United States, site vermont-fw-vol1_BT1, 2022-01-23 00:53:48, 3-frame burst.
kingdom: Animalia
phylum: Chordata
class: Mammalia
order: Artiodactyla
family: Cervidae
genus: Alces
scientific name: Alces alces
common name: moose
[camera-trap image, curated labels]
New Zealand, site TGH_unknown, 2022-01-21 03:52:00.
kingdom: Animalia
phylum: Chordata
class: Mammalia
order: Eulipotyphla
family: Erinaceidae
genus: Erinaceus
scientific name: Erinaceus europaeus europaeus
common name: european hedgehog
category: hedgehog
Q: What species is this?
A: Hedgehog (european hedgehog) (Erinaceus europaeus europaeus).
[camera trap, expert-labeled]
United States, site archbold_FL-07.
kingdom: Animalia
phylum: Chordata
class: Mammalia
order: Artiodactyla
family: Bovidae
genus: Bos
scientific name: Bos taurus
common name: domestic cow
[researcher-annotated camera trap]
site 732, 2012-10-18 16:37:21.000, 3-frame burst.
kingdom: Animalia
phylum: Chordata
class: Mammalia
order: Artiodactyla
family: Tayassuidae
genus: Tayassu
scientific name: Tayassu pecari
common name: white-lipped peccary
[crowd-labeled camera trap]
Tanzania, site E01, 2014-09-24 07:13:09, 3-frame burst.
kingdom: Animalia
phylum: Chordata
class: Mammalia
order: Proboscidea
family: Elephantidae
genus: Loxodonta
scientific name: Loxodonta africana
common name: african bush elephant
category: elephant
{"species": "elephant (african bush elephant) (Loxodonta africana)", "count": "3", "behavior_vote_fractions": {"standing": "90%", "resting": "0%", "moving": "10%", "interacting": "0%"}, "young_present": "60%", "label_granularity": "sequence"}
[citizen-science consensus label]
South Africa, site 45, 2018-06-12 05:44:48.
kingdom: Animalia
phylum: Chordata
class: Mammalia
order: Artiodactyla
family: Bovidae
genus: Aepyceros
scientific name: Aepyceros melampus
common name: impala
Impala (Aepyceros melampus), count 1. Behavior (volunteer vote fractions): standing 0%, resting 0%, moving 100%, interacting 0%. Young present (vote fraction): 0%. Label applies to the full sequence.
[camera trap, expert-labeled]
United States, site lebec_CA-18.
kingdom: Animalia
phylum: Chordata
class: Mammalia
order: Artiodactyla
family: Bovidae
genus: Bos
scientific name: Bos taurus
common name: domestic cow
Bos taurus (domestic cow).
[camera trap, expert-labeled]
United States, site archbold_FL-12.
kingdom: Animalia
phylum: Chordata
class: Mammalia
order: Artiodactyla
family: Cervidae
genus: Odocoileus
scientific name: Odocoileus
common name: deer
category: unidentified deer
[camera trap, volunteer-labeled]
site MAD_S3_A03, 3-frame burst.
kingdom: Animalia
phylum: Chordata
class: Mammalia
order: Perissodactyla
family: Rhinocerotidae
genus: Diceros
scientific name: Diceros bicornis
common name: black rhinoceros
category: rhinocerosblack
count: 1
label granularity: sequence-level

^^^^

*ABOUT THIS TASK*: Output the line bearing "family: Rhinocerotidae" along with all the lines after it through the end of the entries, exactly, and no other lines.

*TASK OUTPUT*:
family: Rhinocerotidae
genus: Diceros
scientific name: Diceros bicornis
common name: black rhinoceros
category: rhinocerosblack
count: 1
label granularity: sequence-level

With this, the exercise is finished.